Die positive Entwicklung ist sowohl auf die Steigerung der Sicherheit im Bereich der Fahrzeugtechnologie, als auch auf verkehrsrechtliche und bauliche Verbesserungsmaßnahmen zur Steigerung der Verkehrssicherheit zurückzuführen.
Kreuzungsbereich in Wartberg sicherer
Zu den bereits sanierten Unfallhäufungsstellen im Bezirk Kirchdorf zählt die L554 Schlierbacher Straße in der Gemeinde Wartberg. Es wurden die erforderlichen Sichten bei einer Kreuzung durch Zurückschneiden des angrenzenden Bewuchses wiederhergestellt.
Neubau der Groißenbachbrücke in Grünburg
Die Groißenbachbrücke an der B140 Steyrtal Straße in der Gemeinde Grünburg wurde durch einen Neubau ersetzt. Im Zuge dessen ist auch ein Ausbau der B140 erfolgt. Die Gesamtkosten beliefen sich auf rund 2,5 Millionen Euro.

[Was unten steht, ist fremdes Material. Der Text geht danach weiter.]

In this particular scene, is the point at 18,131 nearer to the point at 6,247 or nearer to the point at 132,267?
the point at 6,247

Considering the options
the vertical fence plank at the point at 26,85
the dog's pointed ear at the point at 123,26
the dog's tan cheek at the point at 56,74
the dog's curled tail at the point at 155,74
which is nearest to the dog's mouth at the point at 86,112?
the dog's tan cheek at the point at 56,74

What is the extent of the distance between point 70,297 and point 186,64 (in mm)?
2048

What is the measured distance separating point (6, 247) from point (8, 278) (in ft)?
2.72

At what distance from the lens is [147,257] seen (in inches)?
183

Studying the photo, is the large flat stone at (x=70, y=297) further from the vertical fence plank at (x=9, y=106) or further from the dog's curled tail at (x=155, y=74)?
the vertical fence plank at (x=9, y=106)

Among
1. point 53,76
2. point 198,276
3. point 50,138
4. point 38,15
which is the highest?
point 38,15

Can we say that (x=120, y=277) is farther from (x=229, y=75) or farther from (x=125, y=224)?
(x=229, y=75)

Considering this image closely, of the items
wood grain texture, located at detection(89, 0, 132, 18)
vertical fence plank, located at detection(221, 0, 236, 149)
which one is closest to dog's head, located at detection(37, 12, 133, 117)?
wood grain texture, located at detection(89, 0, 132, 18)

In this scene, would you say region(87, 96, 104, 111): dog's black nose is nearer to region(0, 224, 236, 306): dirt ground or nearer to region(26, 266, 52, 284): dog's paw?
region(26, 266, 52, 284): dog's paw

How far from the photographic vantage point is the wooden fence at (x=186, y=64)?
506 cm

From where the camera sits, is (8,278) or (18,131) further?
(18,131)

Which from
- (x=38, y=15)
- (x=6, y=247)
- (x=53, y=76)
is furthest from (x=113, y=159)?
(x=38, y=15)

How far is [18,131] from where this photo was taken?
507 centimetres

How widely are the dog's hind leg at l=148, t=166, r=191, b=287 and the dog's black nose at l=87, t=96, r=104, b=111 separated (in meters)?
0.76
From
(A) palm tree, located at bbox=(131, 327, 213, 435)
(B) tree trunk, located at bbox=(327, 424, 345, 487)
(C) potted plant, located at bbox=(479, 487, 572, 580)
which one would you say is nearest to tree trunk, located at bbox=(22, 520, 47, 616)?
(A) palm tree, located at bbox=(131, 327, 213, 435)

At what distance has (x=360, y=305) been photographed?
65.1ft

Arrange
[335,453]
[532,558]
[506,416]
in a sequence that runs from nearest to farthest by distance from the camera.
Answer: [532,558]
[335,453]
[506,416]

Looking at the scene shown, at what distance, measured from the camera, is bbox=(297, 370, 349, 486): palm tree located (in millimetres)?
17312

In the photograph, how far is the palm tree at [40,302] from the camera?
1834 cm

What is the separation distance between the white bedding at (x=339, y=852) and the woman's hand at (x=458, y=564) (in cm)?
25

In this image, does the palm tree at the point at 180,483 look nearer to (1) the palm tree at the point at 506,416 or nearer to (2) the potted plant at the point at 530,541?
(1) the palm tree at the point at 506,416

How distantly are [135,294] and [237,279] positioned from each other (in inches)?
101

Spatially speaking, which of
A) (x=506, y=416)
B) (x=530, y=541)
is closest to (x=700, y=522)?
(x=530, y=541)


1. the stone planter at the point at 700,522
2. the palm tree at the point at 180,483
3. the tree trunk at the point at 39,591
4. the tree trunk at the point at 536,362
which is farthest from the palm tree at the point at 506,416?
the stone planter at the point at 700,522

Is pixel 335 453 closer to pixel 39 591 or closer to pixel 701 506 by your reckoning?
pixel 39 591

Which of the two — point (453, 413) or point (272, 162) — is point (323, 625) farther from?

Straßenverbreiterung in Molln
Die L1325 Mollner Straße ist vor und nach dem Blumauerberg mit einer Straßenbreite von bis zu circa sechs Meter großzügig ausgebaut worden. Im Zuge dessen wurde die Böschungsrutschung saniert und die letzte Engstelle beseitigt. Die Gesamtkosten beliefen sich auf rund 1,6 Millionen Euro.
Neugestaltung Kreuzungsbereich in Roßleithen
In Roßleithen wurde die Kreuzung B138 und L551 mit Gehsteigen, Busbuchten und Fahrbahnteilern verkehrssicherer.
Neues Projekt in Grünburg: Umlegung der Steyrtalstraße
Umlegung der Steyrtalstraße Die B140 Steyrtalstraße in der Gemeinde Grünburg befindet sich im Abschnitt von Kilometer 10,520 bis Kilometer 11,450 in einem sehr schlechten Zustand. Da eine Generalsanierung äußerst aufwändig wäre und nur geringe verkehrliche Verbesserungen ermöglichen würde, ist nun die Umlegung der B140 und Neuerrichtung der Feuerbachbrücke geplant. Zurzeit werden die notwendigen Grundeinlöseverhandlungen durchgeführt.
Eine Umsetzung wird für Ende 2017 bzw. 2018 angestrebt. Die Gesamtkosten werden sich auf rund 7,4 Millionen Euro belaufen.